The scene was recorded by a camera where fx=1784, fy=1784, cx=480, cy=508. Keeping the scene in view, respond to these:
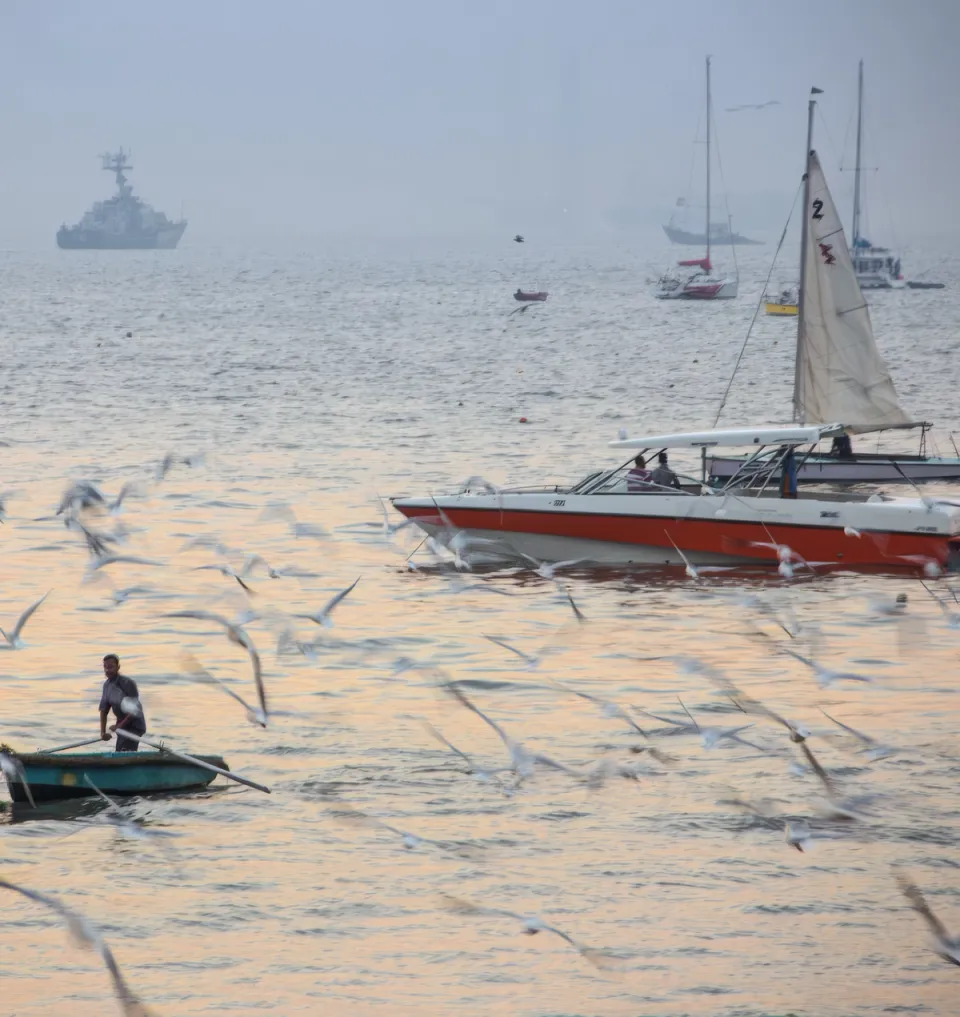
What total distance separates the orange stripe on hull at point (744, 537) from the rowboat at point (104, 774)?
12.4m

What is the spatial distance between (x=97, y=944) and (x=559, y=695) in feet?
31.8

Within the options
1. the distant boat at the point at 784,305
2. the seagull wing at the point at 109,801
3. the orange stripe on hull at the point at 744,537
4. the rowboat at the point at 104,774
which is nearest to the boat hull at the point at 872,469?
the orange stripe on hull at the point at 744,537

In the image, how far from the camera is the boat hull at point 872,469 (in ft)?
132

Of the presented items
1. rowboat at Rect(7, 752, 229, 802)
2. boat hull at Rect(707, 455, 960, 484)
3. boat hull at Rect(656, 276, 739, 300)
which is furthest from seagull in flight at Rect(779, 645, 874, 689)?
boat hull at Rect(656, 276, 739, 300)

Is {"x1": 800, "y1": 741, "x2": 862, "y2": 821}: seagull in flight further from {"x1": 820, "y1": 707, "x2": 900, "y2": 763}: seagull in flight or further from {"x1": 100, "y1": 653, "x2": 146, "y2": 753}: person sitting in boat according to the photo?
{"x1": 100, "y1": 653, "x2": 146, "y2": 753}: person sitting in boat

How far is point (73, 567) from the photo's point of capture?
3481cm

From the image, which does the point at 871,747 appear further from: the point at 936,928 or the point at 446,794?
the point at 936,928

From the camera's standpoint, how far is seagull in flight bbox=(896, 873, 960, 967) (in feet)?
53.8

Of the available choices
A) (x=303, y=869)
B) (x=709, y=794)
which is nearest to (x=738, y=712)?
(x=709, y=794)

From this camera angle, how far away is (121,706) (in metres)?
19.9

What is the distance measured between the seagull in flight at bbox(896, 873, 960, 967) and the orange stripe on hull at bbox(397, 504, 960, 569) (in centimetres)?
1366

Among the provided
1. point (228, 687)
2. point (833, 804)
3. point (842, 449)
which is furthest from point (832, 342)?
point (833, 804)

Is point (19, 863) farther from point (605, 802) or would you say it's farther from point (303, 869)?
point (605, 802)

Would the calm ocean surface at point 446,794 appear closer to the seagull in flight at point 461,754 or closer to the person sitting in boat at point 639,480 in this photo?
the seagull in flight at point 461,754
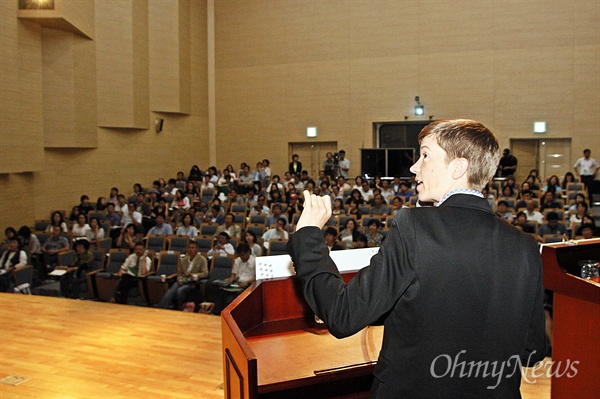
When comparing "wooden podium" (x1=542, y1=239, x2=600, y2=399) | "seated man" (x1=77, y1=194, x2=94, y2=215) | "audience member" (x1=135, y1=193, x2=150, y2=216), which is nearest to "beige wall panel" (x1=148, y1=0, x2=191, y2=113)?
______________________________
| EXERCISE DETAILS |
Rewrite all of the records above with every "rowboat" changed to "dinghy" and everything else kept the same. Leave out the pictures.

| RESPONSE TO THE EXERCISE |
The scene was recorded by a camera where fx=1784, fy=1784, cx=480, cy=508. Keeping the scene in view, respond to these:
What total distance separates the orange stripe on hull at point (744, 537) from the dinghy at point (104, 774)?
12.4m

What is the spatial distance between (x=97, y=944) and (x=559, y=695) in feet?
31.8

Within the options
1. the distant boat at the point at 784,305
2. the seagull wing at the point at 109,801
3. the orange stripe on hull at the point at 744,537
4. the dinghy at the point at 104,774
which is nearest to the boat hull at the point at 872,469?
the orange stripe on hull at the point at 744,537

In the image, how far from the camera is the boat hull at point 872,469 (in ft)?
132

Of the presented items
1. dinghy at Rect(7, 752, 229, 802)
2. boat hull at Rect(707, 455, 960, 484)
3. boat hull at Rect(656, 276, 739, 300)
which is furthest from seagull in flight at Rect(779, 645, 874, 689)?
boat hull at Rect(656, 276, 739, 300)

Is {"x1": 800, "y1": 741, "x2": 862, "y2": 821}: seagull in flight further from {"x1": 820, "y1": 707, "x2": 900, "y2": 763}: seagull in flight or further from {"x1": 100, "y1": 653, "x2": 146, "y2": 753}: person sitting in boat according to the photo?
{"x1": 100, "y1": 653, "x2": 146, "y2": 753}: person sitting in boat

How far is point (73, 567) from the photo's point of capture?
3481cm

From the image, which does the point at 871,747 appear further from: the point at 936,928 or the point at 446,794?
the point at 936,928

From the camera's standpoint, how far is seagull in flight bbox=(896, 873, 960, 967) (in feet)?
53.8

Of the available choices
A) (x=303, y=869)
B) (x=709, y=794)
which is nearest to (x=738, y=712)?
(x=709, y=794)

From this camera angle, how far away is (121,706) (in metres)?
19.9

What is the distance measured between the seagull in flight at bbox(896, 873, 960, 967) and the orange stripe on hull at bbox(397, 504, 960, 569) (in centimetres)?
1366

Among the provided
1. point (228, 687)
2. point (833, 804)
3. point (842, 449)
which is furthest from point (832, 342)?
point (833, 804)

Is point (19, 863) farther from point (605, 802) or would you say it's farther from point (303, 869)?
point (605, 802)

Would the calm ocean surface at point 446,794 appear closer to the seagull in flight at point 461,754 or closer to the person sitting in boat at point 639,480 in this photo?
the seagull in flight at point 461,754
When comparing "wooden podium" (x1=542, y1=239, x2=600, y2=399) | "seated man" (x1=77, y1=194, x2=94, y2=215) | "audience member" (x1=135, y1=193, x2=150, y2=216), which is nearest to "beige wall panel" (x1=148, y1=0, x2=191, y2=113)?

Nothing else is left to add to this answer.